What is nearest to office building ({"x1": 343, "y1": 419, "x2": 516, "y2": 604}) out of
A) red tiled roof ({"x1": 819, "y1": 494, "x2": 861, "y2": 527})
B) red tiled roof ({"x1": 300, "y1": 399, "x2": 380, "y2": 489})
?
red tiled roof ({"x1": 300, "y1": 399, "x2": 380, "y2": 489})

* * *

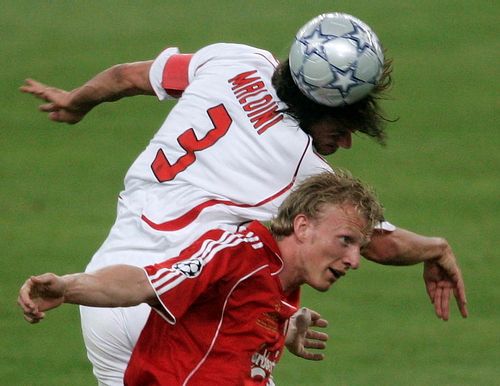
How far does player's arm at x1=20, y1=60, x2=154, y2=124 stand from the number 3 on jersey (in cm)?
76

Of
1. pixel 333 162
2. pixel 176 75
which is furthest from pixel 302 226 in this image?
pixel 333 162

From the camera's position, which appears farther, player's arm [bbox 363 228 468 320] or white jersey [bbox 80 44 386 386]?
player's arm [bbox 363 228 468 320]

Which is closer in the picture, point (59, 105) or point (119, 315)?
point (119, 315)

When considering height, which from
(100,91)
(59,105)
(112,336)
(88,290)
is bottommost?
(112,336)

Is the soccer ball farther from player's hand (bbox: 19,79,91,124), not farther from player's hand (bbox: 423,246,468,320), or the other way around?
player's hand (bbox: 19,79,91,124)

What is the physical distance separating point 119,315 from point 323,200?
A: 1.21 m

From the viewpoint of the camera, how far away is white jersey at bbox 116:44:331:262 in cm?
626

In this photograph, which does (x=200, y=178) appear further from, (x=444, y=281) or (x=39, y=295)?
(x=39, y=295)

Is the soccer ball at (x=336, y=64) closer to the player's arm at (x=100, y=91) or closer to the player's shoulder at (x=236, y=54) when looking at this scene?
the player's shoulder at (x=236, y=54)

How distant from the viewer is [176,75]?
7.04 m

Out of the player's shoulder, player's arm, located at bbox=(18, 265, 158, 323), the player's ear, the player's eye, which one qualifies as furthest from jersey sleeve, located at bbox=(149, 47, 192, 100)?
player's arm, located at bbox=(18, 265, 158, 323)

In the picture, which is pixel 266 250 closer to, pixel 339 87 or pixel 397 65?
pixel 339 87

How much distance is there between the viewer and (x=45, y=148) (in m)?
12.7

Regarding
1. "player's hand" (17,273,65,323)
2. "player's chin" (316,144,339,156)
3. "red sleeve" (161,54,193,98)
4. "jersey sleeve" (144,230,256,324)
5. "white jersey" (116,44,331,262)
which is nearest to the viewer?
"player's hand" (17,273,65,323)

■ Task to carry out
Extract every line in the data above that contains the word "hand".

■ Exercise response
Is the soccer ball farther from player's hand (bbox: 19,79,91,124), not farther from player's hand (bbox: 423,246,468,320), or the other way around?
player's hand (bbox: 19,79,91,124)
1. "player's hand" (17,273,65,323)
"player's hand" (17,273,65,323)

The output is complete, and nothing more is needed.